:: Objetivo do exercício ::
No texto extraído, quantas pessoas o comando assassinou nas instalações do Charlie Hebdo em 7 de janeiro de 2015?

:: Texto extraído ::
+ + + +
Thierry Meyssan
Enquanto muitos franceses reagem
ao atentado contra o Charlie Hebdo denunciando o islamismo e manifestando-se
nas ruas, Thierry Meyssan sublinha que a interpretação jiadista é
impossível. Embora ele tivesse todo o interesse em denunciar isto também como
uma operação da Al-Qaida, ou do Daesh, ele vislumbra uma outra hipótese,
muito mais perigosa.
Rede Voltaire | Damasco (Síria) |
9 de Janeiro de 2015
http://youtu.be/s_Sg9ZCFp5s
Nesta reportagem, a France 24
cortou o vídeo para que não se veja os atacantes executarem um policia caído
no solo.
A 7 de janeiro de 2015, em Paris,
um comando irrompeu nas instalações da Charlie Hebdo e assassinou 12 pessoas.
Outras 4 vítimas estão ainda em estado grave.
Nos vídeos ouve-se os atacantes
gritar «Alá Akbar!», já que eles «vingaram Maomé». Uma testemunha, a
desenhadora Coco, afirmou que eles se reclamavam da Al-Qaida. Não foi preciso
mais para que muitos franceses o denunciassem como um atentado islamita.
http://youtu.be/YqlvzkhdSZs(Ora,
esta hipótese é ilógica.)
A missão deste comando não tem
nenhuma ligação com a ideologia jiadista
Com efeito, membros ou
simpatizantes da Irmandade Muçulmana, da al-Qaida ou do Daesh (Exército
Islâmico- ndT) não se contentariam apenas em matar cartunistas ateus, eles
teriam primeiro destruído os arquivos do jornal à frente dos seus olhos,
seguindo o modelo do que fizeram em todas as suas actuações no Magrebe e no
Levante. Para os jiadistas, o primeiro dever é o de destruir os objectos que,
segundo eles, ofendem a Deus, e só depois punir os «inimigos de Deus».
Da mesmo modo não teriam recuado
de imediato, fugindo da polícia, sem ter completado a sua missão. Eles
teriam, pelo contrário, terminado a sua missão mesmo que tivessem de morrer
no local.
Além disso, os vídeos e alguns
dados mostram que os atacantes são profissionais. Mostram ser proficientes no
manejo das suas armas e só atiraram pela certa. Eles não estavam fardados à
moda dos jihadistas mas, sim, como comandos militares.
O modo como executaram no solo um
policia ferido, que não representava nenhum perigo para eles, atesta que a sua
missão não era a de «vingar Maomé» por causa do humor ácido do Charlie
Hebdo.
vídeo censurado pelas TV
francesas :http://www.liveleak.com/view?i=bc6_1420632668
Esta operação visa criar o
início de uma guerra civil
O facto dos assaltantes falarem
bem francês, ou que eles sejam provavelmente franceses, não permite concluir
que este ataque seja um episódio franco-francês. Pelo contrário, o facto de
eles serem profissionais deve forçar-nos a distingui-los de possíveis
patrocinadores. E nada prova que estes últimos sejam franceses.
+ + + +
:: Conjunto de dados ::
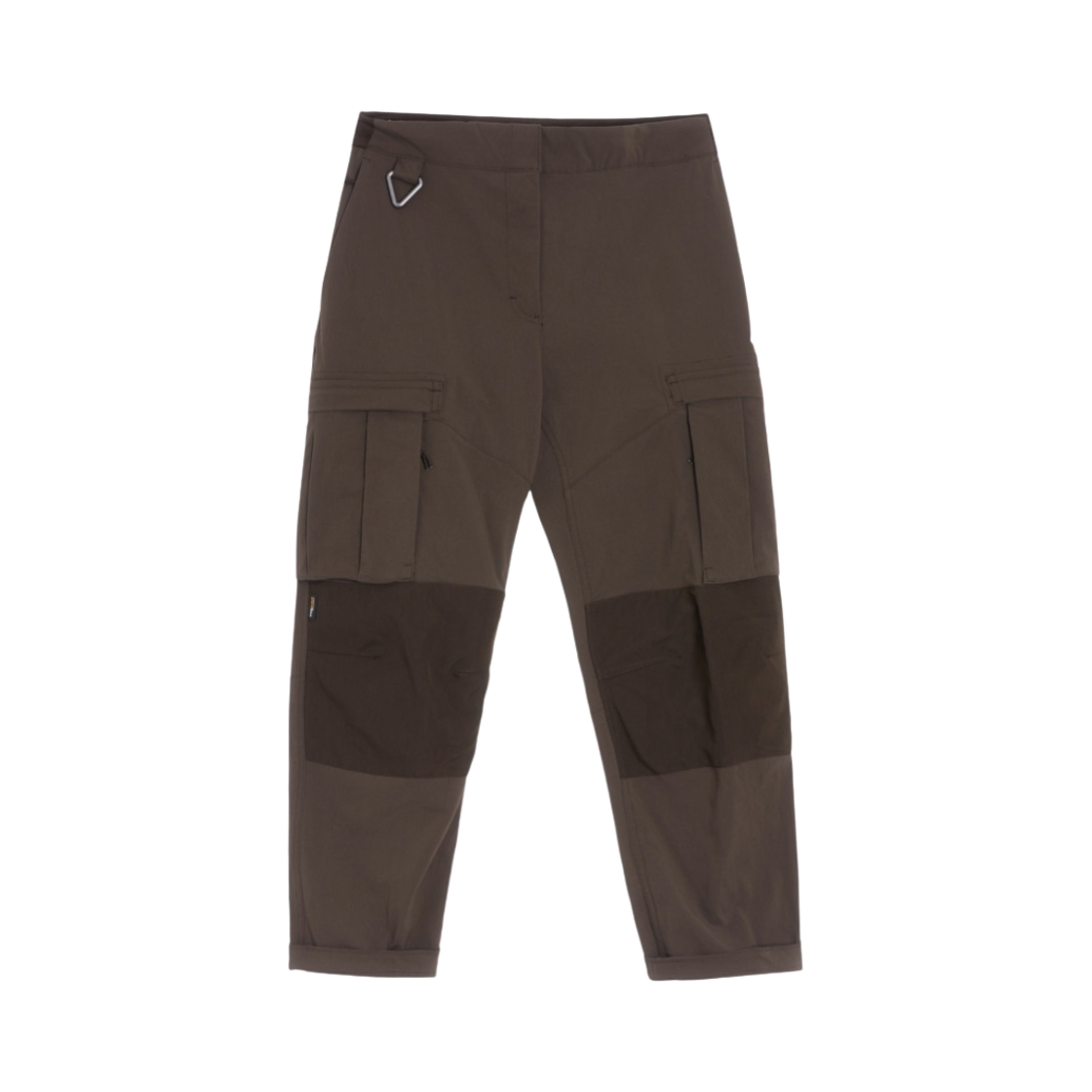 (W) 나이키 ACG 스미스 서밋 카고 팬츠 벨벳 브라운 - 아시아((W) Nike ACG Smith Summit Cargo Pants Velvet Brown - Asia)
+ + + +
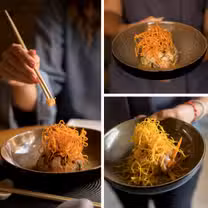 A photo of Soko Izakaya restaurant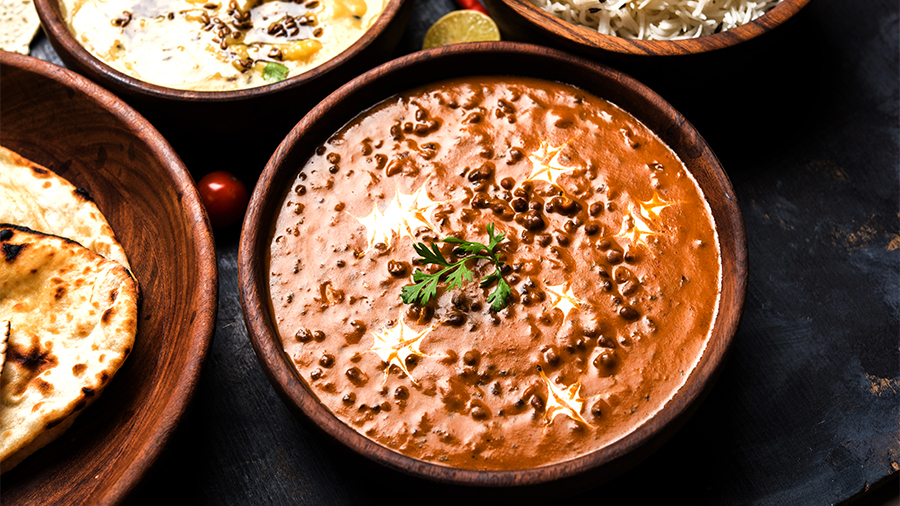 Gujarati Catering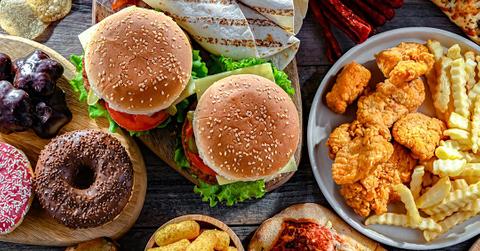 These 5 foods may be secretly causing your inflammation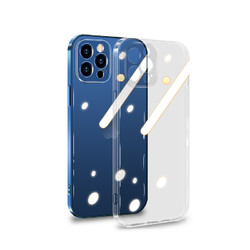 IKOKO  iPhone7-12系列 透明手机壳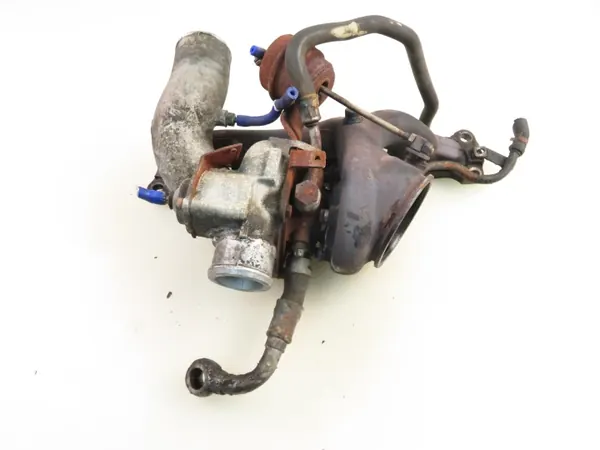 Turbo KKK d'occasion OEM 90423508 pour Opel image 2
+ + + +
:: Resolução escrita ::
12 pessoas.